U.D: Under detection limit; MLD _WHO: Maximum limits for wastewater disposal according to WHO.

. The concentrations are compared with World Health Organization (WHO) recommendations for wastewater drainage. In terms of drainage water regulations, zinc, lead, copper, and cadmium are the most crucial elements present in the wastewater sample taken from the Egyptian General Petroleum Corporation (EGPC). Within the context of the experimental setting, the residual values are consistently below the detection limits, with the exception of Mn (2.1 mgL⁻¹) and Fe (3.1 mgL⁻¹) for the first cycle. However, in the fourth adsorption cycle, the residual heavy metal ion concentrations are in accordance with the WHO guidelines for wastewater disposal in the marine environment with high removal efficiency [87]. When the number of circulations is increased (5th and 6th cycles), the amount of heavy metal ions in the effluent also goes up. As a result, when the pollutants are enriched to a specific level, the adsorbent needs to be cleaned in order to achieve closed recycling. Finally, the synthesized zeolite can be utilized to safeguard the industrial wastewater drainage system.

4. Conclusions

Synthesized zeolite is an effective adsorbent for the removal of Zn²⁺, Pb²⁺, Cu²⁺, and Cd²⁺ heavy metal ions from industrial wastewater, based on readily accessible and low-cost raw materials. High-crystallin (85.21%) and cost-effective zeolite has been successfully synthesized based on a mixture of SASR-kaolin using the alkaline fusion-hydrothermal method. It was noted that the weight ratio of SASR- kaolin mixture of 1:1.5 gives the best composition and properties of the synthesized zeolite. The optimal conditions for the synthesized zeolite were a fusion temperature of 600 °C, a 1:3 wt. ratio (SASR- kaolin)-NaOH, a 1:4 solid-liquid ratio, an 80 °C crystallization temperature, and a 24 h crystallization time.
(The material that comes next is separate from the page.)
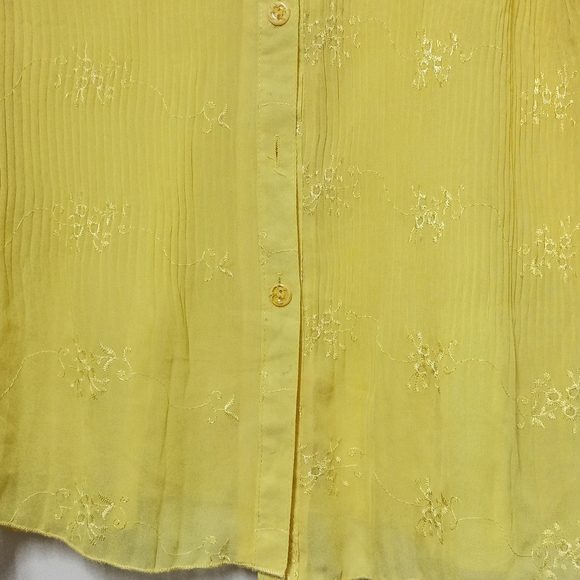 Yellow Top - Picture 3 of 11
It was noted that the adsorption process was of an exothermic, pH-dependent, spontaneous nature. Significant adsorption occurs when the pH is 7.0 for Zn and Cd ions and 6.0 for Pb and Cu ions. The adsorption process was found to follow a pseudo-second-order kinetic model and a Langmuir isotherm model. The maximum monolayer adsorption capacities of Zn²⁺, Pb²⁺, Cu²⁺, and Cd²⁺ ions onto zeolite at 20 °C were 12.025, 15.96, 12.247, and 16.17 mg·g⁻¹, respectively, showing a significantly greater removal efficiency, which aligns with the previously obtained results. The main mechanisms controlling the process of the removal of these metal ions from an aqueous solution by synthesized zeolite is proposed to be either surface adsorption, precipitation, or ion exchange.

The obtained results prove that the synthesized zeolite is effective in removing heavy metal ions from the selected wastewater sample. Meanwhile, the adsorption efficiency decreases with progressive recycling steps (for four times) due to saturation of adsorption sites on the surface of the adsorbent.